In my organization, our server infrastructure team has historically held all admin access to production servers. We're recently trying to strengthen our security posture, so we have hired several new security engineers. We are investing significant funds in new toolsets for them, and we are also trying to identify where we need to change our policies and security models to enable them to do their jobs effectively.
Some of the security engineers believe that they should have admin access to the production servers, in order to investigate suspicious activity, as reported by their new tools.
It has been proposed by the server infrastructure team that they could grant access to individual servers on an as-needed basis for specific incidents. The security engineers argue that such a high-friction process would potentially slow down investigations, which by their nature often take place in situations where minutes count, and where they don't really know which servers they will need access to until they're elbow-deep in the investigation, and pausing every few minutes to request access to a new server would be unnecessarily cumbersome.
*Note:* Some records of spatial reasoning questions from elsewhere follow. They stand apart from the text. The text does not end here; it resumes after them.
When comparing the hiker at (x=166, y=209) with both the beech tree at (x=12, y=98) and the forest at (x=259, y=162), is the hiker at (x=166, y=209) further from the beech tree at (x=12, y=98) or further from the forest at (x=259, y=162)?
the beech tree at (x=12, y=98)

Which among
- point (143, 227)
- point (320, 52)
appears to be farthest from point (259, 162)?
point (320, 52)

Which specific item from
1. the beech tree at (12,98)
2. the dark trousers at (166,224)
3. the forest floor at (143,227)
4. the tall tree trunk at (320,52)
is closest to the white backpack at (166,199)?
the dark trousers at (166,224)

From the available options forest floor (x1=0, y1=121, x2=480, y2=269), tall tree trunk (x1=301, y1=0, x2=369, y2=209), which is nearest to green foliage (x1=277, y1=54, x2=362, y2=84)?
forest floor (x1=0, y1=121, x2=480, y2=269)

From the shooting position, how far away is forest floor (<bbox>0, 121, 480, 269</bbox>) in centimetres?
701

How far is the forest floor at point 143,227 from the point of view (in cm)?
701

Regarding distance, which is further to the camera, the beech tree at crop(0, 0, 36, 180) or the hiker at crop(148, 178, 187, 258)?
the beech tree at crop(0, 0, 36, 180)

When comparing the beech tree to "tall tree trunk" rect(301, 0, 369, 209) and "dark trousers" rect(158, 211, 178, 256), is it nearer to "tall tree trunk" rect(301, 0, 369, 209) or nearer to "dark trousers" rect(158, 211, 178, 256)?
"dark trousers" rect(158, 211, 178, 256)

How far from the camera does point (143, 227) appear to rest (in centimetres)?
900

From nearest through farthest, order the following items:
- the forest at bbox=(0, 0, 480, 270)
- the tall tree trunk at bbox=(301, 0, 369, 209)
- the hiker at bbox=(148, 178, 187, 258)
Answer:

The server infrastructure team argues that the security engineers' tools should provide visibility into the broad majority of the data the engineers need, and they are reluctant to grant blanket admin access to the engineers.
Are there recommended best-practices for such situations? I understand the server infrastructure team's desire to maintain principle-of-least-privilege for security's sake. But I also understand that security engineers are somewhat implicitly trusted by the nature of their role. In large organizations, how is security engineers' access to servers typically managed?